Organic agriculture and the environment

(The Nation) Organic agriculture is considered to be a holistic food production system that sustains the health of soils, ecosystems and people. This system is a set of natural ecological processes, biodiversity and cycles adapted to local conditions, which discourages the use of inputs that adversely affect the environment. Further, this method avoids the use of hybrid seeds, synthetic pesticides, fertilisers and genetically modified organism to influence the growth of crops. The main objective of organic farming is to protect the earth’s resources and produce safe, healthy food with almost zero residual impact on the soil and environment. 

The main source of organic matter is top and roots of the plants, especially Jantar, Barseem and Guvara (leguminous crops), while animal and poultry wastes are deemed to be a second source. Its (organic matter) chemical composition shows that it consists of carbon, hydrogen, oxygen and content of water. The microorganisms present in the soil decompose the matter that not only increase the water, but also the air and water flow rates through fine textured present in sandy soils. The organic matter also act as a mulch thus reducing erosion, shades of the soil and keep it cool in summer and warm in winter. 

The other way is conventional farming system characterised by mechanisation, monocultures and the use of synthetic inputs, such as hybrid seeds, fertilisers and pesticides, with an emphasis on maximising productivity and profitability. Scientists believe that It degrades the soil structure, texture and topography. Therefore, besides maintaining the soil quality, the organic system sustains biodiversity. 

According to the International Federation of Organic Agriculture Movement (IFOAM), organic cultivation is developing rapidly.
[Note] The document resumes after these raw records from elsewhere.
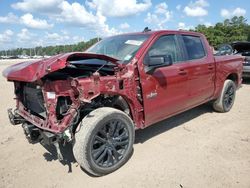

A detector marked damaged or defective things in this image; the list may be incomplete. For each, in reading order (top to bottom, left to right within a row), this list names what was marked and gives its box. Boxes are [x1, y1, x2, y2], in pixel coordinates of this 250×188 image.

crumpled hood [2, 51, 120, 82]
severe front damage [3, 53, 145, 145]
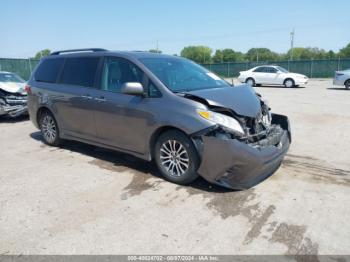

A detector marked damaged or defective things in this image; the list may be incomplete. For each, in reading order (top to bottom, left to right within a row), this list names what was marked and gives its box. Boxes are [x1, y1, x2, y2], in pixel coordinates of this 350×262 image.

crushed front end [0, 89, 27, 117]
damaged toyota sienna [26, 48, 290, 189]
cracked headlight [197, 109, 243, 136]
crushed front end [193, 100, 292, 188]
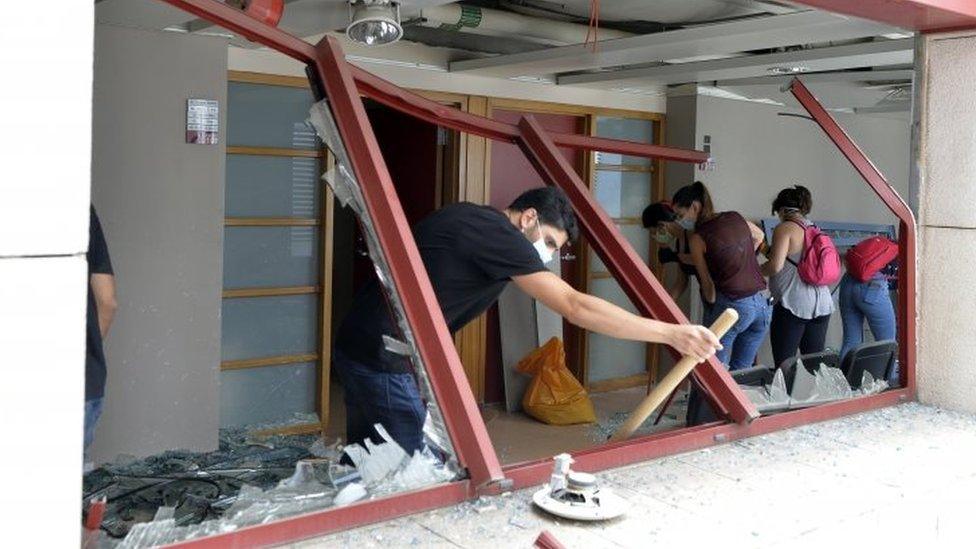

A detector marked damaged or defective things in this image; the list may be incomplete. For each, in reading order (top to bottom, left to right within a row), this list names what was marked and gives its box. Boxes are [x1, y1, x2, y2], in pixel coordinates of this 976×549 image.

The statistical data obtained from 141 countries indicate that the share of organically operated agricultural land continues to grow in many countries. Reportedly, “32.2 million hectares of agricultural land are managed organically by more than 1.2 million producers, including smallholders. In addition to the agricultural land, there are 0.4 million hectares of certified organic aquaculture.” The regions with the largest areas of organically managed agricultural land are Oceania, Europe, and Latin America. 

Pakistan is quite different as the farming community here is mainly concerned with productivity, instead of quality which usually motivates the producers to adopt farming methods that help to boost their production/profits. The Green Revolution in Pakistan during the 1960s brought substantial changes in the farming system. But with the passage of time, it proved ineffective and deteriorated the soil fertility due to the excessive use of chemical fertilisers. Its impacts on human and animal health were also disastrous. The improper use of pesticides started to pollute land, air and underground water resources, while pests gradually develop resistance to chemical pesticides. 

Agriculturists and researchers believe that organic farming has long lasting and positive effects not only on soil texture, but also on human and animal health. Various studies conducted by agricultural economists to compare organic and conventional farming in Pakistan reveal that initially the yield obtained through organic method is less than conventional method. But over the passage of time it will either become equal or surpass the quantity obtained through conventional method. The organic products would also fetch higher prices than the conventionally produced products, if they would reach in specialised organic markets. Although the supply of animal/poultry manure in Pakistan is very low as compared to the demand. However, proper management of the farming system can overcome the shortage specifically by growing leguminous crops. 

Regrettably, in Pakistan no specialised organic market exists where organic products can be sold at reasonable prices. That is why local organic produce cannot be sold at better prices. It is high time that the government, in collaboration with local NGOs, make an effort to promote organic agriculture to save the environment. More so, there is need to develop markets for local organic products in the cities to encourage cultivators by selling their produce at higher rates, besides motivating consumers to purchase residual free fruit and vegetables at cheap rates.

Yasir Mehmood, Muhammad Bahzad Anjum and Mukhtar Ahmad
The writers are freelance columnists.